Nous sommes donc en train de travailler à des règles de bonnes pratiques avec les professionnels et les associations pour encadrer la gestion des découvertes incidentes, la question du consentement, et la restitution de l'information. Ces questions sont délicates, les professionnels qui œuvrent dans le secteur savent qu'une information génétique conduit à une fragilité, une vulnérabilité.

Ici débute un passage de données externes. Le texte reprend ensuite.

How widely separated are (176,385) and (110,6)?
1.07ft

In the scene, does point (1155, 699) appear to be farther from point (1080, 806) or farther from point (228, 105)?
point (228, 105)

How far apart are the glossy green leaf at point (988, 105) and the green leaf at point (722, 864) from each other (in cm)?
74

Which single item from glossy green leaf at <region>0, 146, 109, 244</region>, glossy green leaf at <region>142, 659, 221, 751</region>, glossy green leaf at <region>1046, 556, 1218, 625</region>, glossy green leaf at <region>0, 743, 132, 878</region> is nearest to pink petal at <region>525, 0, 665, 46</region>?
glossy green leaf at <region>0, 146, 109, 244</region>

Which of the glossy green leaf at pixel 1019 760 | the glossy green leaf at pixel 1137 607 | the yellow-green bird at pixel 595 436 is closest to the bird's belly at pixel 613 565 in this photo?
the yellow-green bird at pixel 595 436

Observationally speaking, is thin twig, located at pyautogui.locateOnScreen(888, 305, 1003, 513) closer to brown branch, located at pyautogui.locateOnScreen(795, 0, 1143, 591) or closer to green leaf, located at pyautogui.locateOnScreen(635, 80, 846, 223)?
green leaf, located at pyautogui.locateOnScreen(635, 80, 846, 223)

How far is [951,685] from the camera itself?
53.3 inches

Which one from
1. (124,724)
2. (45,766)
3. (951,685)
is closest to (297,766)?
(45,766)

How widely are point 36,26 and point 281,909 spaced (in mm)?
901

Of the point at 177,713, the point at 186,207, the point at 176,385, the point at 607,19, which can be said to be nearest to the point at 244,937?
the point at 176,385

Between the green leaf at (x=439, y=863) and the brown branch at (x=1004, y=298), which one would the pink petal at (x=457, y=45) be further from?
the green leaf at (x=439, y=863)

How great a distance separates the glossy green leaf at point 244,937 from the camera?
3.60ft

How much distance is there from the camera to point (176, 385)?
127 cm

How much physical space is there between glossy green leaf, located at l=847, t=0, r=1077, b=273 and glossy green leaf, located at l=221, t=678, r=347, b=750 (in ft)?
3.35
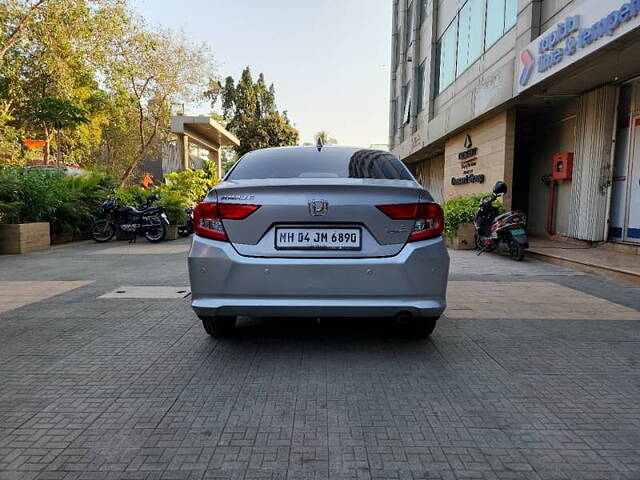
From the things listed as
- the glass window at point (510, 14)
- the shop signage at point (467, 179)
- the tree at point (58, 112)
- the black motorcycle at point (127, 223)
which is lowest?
the black motorcycle at point (127, 223)

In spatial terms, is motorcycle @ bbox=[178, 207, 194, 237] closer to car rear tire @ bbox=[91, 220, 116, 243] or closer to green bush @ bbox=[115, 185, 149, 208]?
green bush @ bbox=[115, 185, 149, 208]

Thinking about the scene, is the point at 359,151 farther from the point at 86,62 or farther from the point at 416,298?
the point at 86,62

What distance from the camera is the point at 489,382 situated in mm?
2908

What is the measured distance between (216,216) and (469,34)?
14607 mm

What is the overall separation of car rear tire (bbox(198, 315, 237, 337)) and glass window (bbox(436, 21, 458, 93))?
618 inches

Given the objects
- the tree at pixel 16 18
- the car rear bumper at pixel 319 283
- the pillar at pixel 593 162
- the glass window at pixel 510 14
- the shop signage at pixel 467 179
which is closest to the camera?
the car rear bumper at pixel 319 283

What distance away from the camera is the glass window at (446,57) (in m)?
17.0

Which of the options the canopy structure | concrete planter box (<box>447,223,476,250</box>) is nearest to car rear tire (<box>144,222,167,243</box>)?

Le projet de loi affirme le caractère fondamental du conseil génétique, qu'il faut renforcer parce qu'il aura un rôle majeur dans les années à venir.
Pour revenir sur le don croisé, le calibrage du nombre de paires et les garanties apportées font du don croisé d'organes un système extrêmement encadré depuis plusieurs années. Les étapes et les examens médicaux sont nombreux, le processus est relativement long et toutes les personnes impliquées ont quand même le temps de se poser des questions. Le passage devant le comité « donneur vivant » en présence d'un psychologue est une étape très importante permettant d'apprécier les motivations, la bonne compréhension et le degré d'engagement de la personne qui fait cette démarche. Un passage devant le tribunal de grande instance ajoute une étape supplémentaire. Du point de vue du receveur, la question n'est pas de savoir si le greffon existe dans la chaîne, mais bien d'avoir un greffon. On a tendance à penser que les différentes garanties apportées font qu'un défaut serait une hypothèse d'école. Nous sommes là cependant pour envisager toutes les hypothèses, y compris les hypothèses d'école : c'est ce que nous devons aux personnes qui s'engagent dans la procédure. L'intérêt de l'introduction du donneur décédé est aussi une façon de limiter les risques. Bien évidemment, si cela devait se produire, nous saurions gérer les systèmes d'urgence avec des collèges d'experts qui permettent de reprioriser les circonstances. Nous en avons l'expérience en effet dans d'autres domaines. Rappelons que les patients sont dans une impasse immunologique où c'est l'accès même à la greffe qui est l'enjeu.
En 2007, avec les professionnels, nous avons mené une vaste étude du système du diagnostic prénatal. La compétence venait de nous être confiée, un état des lieux était donc nécessaire. Cette étude a été précieuse pour structurer le secteur du diagnostic prénatal, et nous continuons de suivre cette activité, comme le montrent nos rapports médicaux et scientifiques. Nous suivons avec une attention particulière le dépistage de la trisomie 21. Tous les ans, nous analysons les données et pouvons faire évoluer cette activité en fonction des besoins. Si nous éprouvions le besoin de le faire pour le diagnostic préimplantatoire, il n'y aurait pas d'obstacles de principe – mais ce travail est considérable.